Before I write anything about this novel not being as obvious a beyond-5* book as have, so far, been all the author’s novels I’ve read, I want to make it clear that it’s nevertheless a tremendously enjoyable read. Had it been written by anyone else, I’d be pouring all my joy in this review. It is smart, balanced, at times delightful, well-paced. As always with E. J. Noyes, it is also extremely well-written, not ostentatiously so, it just is.
That said, this is, I believe, the first time a book written by E. J. Noyes doesn’t leave me breathless (if Abby Craden narrates it, the audiobook might, however [edit: to quote Noyes on Twitter, I’m in luck with the audiobook, and I can’t wait! edit2: the audiobook will be released on May 19th]).
Jane Smith has been working for Theda for eight years, eight years of crushing on her hot boss, Morgan Ashworth. Little does she know that Morgan a) fancies her too and b) is not just her boss, she’s the head of Death’s Minions, responsible for getting humans to decide how they want to spend their afterlife. Morgan is not only really good at her job – because she’s so kind and empathetic –, she’s also very competitive and is not taking well to the fact that one of her colleagues is on the verge of winning the Minion of the Year award. When Morgan has to approach Jane about her own questionnaire, Jane convinces her to make a deal: she’ll sign the papers if Morgan helps her with her bucket list, from roller coasters in various countries to drinking Dom Pérignon with her mother. And sleeping with her boss, an item Jane wasn’t fully prepared for Morgan to find out about.
Reaping the Benefits has a bittersweet comedic quality to it, in the lighter vein of Turbulence and If the Shoe Fits – keeping in mind that with Noyes, light doesn’t exactly equal fluffy. While still very clearly a Noyes novel, this one differs from what she usually writes. First of all – and she’s been very open about how hard it has been for her –, this is Noyes’ first book written in third person. I don’t usually care whether a book is first or third person, but Noyes’ first person is so strong that it’s a real change and, apparently, a real challenge. I like an author who takes risks, and when the author is so talented, I’m more than willing to take risks with them. My attention was unfortunately very focused on that third person thing, and I blame social media for that (and the Acknowledgements page). If I hadn’t known Noyes had struggled with it, I probably wouldn’t have noticed. At least not enough for it to warrant so many words in my review.
The other detour she takes with this novel is into paranormal. I loved that. I loved that it felt so paradoxically normal. One thing that surprised me, coming from Noyes, is how much miscommunication there is between Morgan and Jane. Jane is so convinced Morgan can’t really be interested in her that she keeps making assumptions, whereas Morgan is terrified of falling again for a mortal woman and the hurt that would inevitably follow. These are classic tropes, and they can often become annoying.
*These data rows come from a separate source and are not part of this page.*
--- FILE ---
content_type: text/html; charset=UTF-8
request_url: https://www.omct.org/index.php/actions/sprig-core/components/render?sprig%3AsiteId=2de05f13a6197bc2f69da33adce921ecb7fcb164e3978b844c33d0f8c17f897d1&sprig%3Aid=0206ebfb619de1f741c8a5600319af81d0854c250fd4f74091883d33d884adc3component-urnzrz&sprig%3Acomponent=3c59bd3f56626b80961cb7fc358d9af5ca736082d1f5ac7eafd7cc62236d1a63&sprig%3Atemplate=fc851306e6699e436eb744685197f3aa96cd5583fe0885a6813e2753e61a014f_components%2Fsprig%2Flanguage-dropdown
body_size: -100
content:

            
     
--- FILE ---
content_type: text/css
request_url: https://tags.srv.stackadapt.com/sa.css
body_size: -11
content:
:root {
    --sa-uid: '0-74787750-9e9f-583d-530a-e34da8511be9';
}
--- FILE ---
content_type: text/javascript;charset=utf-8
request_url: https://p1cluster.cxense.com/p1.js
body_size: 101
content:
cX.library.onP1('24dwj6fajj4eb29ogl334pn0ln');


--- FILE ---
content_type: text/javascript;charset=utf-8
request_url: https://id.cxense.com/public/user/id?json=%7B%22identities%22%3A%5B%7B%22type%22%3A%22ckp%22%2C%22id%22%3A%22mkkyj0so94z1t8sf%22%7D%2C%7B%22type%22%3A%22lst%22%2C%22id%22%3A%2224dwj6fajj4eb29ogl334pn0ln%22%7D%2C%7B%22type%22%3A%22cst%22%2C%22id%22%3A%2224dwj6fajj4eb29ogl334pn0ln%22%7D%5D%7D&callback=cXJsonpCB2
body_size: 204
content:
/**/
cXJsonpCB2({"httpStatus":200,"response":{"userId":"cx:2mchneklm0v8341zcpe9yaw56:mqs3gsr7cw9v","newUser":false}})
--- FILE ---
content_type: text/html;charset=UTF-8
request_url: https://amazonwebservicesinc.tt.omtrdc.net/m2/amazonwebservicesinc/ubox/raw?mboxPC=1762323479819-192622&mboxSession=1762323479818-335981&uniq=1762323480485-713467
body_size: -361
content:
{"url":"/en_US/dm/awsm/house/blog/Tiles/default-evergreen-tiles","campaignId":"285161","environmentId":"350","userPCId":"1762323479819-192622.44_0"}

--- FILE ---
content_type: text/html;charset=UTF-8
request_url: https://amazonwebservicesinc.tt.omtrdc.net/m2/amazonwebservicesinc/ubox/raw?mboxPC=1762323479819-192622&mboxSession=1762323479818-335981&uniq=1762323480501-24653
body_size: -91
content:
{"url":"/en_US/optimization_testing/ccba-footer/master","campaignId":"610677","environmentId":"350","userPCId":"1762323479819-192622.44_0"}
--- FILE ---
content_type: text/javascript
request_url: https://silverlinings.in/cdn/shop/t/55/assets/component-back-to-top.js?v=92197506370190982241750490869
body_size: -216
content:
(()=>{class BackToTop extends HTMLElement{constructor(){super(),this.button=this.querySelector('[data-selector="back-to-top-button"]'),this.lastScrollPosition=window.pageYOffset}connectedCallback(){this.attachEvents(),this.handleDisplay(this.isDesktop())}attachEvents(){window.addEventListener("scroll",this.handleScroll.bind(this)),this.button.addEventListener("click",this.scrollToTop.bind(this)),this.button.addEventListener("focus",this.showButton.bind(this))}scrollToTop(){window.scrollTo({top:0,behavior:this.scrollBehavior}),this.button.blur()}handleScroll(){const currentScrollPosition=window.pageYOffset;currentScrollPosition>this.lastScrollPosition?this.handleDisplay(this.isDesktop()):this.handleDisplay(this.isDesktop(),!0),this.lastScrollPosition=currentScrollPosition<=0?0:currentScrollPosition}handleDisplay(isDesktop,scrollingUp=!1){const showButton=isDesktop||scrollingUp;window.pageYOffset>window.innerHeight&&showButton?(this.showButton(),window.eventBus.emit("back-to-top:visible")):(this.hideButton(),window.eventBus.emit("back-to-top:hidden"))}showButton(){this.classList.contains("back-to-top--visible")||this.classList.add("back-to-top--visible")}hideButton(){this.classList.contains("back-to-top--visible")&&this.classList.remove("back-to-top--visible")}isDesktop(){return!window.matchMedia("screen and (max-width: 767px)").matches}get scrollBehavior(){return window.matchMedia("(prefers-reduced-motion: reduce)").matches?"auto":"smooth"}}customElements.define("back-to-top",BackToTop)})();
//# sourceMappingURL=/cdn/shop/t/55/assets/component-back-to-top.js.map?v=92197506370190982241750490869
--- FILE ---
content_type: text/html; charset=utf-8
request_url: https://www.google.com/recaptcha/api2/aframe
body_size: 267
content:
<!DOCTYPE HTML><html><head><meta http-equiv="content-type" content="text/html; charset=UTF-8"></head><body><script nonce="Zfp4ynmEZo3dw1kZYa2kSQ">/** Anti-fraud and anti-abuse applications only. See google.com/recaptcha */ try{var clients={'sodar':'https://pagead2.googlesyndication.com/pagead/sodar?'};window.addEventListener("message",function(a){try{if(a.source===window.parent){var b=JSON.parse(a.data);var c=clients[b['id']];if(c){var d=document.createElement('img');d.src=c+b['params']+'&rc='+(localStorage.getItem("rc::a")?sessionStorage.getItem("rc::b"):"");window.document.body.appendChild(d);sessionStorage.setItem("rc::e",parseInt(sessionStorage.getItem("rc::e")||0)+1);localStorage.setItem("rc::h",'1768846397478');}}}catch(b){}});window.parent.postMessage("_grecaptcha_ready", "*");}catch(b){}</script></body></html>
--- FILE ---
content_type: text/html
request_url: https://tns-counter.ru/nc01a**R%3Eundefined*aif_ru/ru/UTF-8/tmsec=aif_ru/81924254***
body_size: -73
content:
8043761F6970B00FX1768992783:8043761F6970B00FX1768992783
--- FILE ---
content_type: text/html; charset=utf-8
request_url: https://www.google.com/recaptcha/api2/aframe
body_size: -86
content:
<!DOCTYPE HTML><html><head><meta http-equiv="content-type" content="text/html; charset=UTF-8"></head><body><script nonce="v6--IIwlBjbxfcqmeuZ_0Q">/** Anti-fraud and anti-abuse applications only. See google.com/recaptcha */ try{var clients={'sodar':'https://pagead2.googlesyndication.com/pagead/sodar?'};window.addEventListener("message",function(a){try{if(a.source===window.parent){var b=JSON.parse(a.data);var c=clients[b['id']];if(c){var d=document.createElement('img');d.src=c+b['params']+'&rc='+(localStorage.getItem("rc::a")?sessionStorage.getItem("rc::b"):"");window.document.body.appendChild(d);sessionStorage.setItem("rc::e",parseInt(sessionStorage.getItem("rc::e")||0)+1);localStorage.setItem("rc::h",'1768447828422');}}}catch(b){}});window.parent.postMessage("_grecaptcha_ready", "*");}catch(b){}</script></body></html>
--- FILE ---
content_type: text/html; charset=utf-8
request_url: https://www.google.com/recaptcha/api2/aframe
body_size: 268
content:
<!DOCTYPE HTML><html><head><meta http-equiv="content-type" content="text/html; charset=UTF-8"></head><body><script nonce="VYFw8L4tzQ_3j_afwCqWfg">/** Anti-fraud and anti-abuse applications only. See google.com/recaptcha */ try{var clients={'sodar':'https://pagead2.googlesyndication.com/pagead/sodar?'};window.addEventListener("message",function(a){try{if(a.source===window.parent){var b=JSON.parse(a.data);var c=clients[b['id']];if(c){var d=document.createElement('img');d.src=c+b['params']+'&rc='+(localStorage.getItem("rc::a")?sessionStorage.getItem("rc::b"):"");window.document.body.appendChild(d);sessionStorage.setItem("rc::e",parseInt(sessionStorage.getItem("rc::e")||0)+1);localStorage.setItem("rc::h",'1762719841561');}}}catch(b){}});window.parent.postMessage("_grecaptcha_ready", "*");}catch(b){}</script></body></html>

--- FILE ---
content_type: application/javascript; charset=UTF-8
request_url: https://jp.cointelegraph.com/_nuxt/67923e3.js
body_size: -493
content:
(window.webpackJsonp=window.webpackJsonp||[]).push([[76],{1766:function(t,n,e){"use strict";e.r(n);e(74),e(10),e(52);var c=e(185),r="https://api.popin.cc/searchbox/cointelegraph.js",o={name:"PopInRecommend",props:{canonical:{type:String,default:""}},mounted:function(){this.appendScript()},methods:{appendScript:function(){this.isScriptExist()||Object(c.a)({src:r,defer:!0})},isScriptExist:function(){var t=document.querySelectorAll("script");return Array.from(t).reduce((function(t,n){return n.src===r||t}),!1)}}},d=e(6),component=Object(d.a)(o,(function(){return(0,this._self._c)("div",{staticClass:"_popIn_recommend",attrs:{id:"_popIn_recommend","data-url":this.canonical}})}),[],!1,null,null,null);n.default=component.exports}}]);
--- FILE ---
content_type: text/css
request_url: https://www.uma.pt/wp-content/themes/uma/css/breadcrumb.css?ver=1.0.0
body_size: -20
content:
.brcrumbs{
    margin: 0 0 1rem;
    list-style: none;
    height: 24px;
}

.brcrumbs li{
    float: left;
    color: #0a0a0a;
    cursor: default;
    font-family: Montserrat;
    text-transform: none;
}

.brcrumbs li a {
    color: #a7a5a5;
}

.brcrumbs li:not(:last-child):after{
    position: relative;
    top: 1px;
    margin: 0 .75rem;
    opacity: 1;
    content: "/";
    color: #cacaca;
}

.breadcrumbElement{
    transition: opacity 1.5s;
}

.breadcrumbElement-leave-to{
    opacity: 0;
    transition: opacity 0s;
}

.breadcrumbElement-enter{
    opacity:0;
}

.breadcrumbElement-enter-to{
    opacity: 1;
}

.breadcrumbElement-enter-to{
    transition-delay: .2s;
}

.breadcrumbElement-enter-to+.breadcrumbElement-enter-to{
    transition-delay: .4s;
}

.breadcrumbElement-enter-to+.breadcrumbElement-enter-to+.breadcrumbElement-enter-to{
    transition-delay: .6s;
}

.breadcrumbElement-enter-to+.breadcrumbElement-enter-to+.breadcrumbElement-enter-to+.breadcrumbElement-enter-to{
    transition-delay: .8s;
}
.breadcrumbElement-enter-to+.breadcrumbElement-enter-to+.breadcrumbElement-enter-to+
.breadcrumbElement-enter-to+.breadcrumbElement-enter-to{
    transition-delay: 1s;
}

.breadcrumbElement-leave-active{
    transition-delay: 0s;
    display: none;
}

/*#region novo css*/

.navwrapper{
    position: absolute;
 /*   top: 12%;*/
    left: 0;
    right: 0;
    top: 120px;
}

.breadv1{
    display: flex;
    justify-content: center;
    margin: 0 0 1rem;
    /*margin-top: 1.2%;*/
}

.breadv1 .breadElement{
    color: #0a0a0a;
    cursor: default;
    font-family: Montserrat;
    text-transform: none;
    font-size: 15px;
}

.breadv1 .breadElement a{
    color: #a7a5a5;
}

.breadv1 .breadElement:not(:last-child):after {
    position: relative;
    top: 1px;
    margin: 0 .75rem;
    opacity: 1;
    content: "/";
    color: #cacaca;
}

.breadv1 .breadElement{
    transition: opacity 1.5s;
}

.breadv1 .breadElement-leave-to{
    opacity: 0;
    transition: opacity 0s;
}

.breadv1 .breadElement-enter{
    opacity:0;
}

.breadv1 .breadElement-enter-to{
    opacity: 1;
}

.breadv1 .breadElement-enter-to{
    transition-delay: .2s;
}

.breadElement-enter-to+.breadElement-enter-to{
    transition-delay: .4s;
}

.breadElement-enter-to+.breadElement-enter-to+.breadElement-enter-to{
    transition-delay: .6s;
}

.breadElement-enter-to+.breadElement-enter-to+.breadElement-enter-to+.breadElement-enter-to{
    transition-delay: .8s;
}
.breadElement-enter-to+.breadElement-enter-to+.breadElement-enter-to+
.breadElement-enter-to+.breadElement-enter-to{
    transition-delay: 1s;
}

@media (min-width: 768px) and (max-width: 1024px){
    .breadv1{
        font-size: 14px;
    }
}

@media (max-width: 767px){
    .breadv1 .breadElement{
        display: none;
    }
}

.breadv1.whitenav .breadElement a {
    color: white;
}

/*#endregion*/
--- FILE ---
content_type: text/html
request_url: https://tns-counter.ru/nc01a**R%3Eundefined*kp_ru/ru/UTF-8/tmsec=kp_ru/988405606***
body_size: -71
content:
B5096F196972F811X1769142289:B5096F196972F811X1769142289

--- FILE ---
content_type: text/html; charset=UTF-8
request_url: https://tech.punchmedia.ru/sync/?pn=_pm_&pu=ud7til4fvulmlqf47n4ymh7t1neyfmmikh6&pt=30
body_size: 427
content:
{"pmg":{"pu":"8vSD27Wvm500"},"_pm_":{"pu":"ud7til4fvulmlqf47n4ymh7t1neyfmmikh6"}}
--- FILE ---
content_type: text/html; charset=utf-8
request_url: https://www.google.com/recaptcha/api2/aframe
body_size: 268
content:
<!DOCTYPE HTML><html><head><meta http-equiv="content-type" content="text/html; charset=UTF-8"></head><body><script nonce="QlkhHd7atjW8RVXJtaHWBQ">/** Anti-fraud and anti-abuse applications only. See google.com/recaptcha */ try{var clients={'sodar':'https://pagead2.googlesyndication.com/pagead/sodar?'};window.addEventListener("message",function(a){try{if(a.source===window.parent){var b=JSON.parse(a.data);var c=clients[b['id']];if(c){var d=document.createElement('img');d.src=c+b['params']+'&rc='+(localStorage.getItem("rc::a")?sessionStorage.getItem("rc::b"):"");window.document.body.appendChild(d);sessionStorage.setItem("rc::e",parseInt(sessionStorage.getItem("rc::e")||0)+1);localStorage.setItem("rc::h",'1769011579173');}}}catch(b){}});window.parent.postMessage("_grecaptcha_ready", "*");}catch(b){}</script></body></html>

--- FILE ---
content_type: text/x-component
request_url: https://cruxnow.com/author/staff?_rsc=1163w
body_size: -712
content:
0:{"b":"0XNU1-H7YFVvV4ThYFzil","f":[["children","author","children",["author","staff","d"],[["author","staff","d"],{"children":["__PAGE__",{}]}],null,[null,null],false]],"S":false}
Sometimes I feel like taking the characters by their shoulders and shaking them, yelling at them “You’re adults! Talk to each other!”. I have to admit, it happened once or twice here.
That’s probably my main criticism. Other than that, I loved Morgan’s story, I loved Cici aka Death, I loved the tedious administrative stuff and the empathy Morgan keeps showing. I loved the idea of afterlife questionnaires, Morgan’s constant hunger, Jane’s sweet nature, her relationship with her mother, her willingness to understand and support Morgan. I loved that Morgan is a tease at times, while being so deeply kind. It’s her kindness Jane finds most attractive, not the incredibly sexy body she’s occupying. She’s attracted to the person Morgan really is, not the shell. That’s another point I found fascinating, how Morgan feels about her present body, the anxiety it brings her sometimes. If I had to pinpoint my two favourite things in Noyes’ writing, it would be the way she paints chemistry and how her character often grapple with who they are, in what might seem sometimes minor ways but are in fact the essence of who they are. That’s what makes them so real, so relatable, even when they’re so far from the reader’s real life, even when they’re Death’s right-hand person.
In my eyes, there’s no such thing as a minor Noyes novel. And no, that’s not just me fangirling. I’ve written it before and I’ll probably write it again many times, E. J. Noyes is one of the best writers at the moment. Therefore, while this latest book might not be as extraordinary as her previous ones, it’s still way above many I’ve read over the years. Which makes it a 5* for me. If you think it’s strange that I would give it the same rating as her other books, remember that, for me, those were beyond 5* and I’m still looking for a way to make that appear, at least on my blog. I can’t make up my mind on how to call that very special category. Anyway, if it makes you feel better to think of this as a 4.5*, be my guest. Call me stubborn, but I am not giving Noyes anything under 5*, unless she writes an average or bad book. That hasn’t happened yet.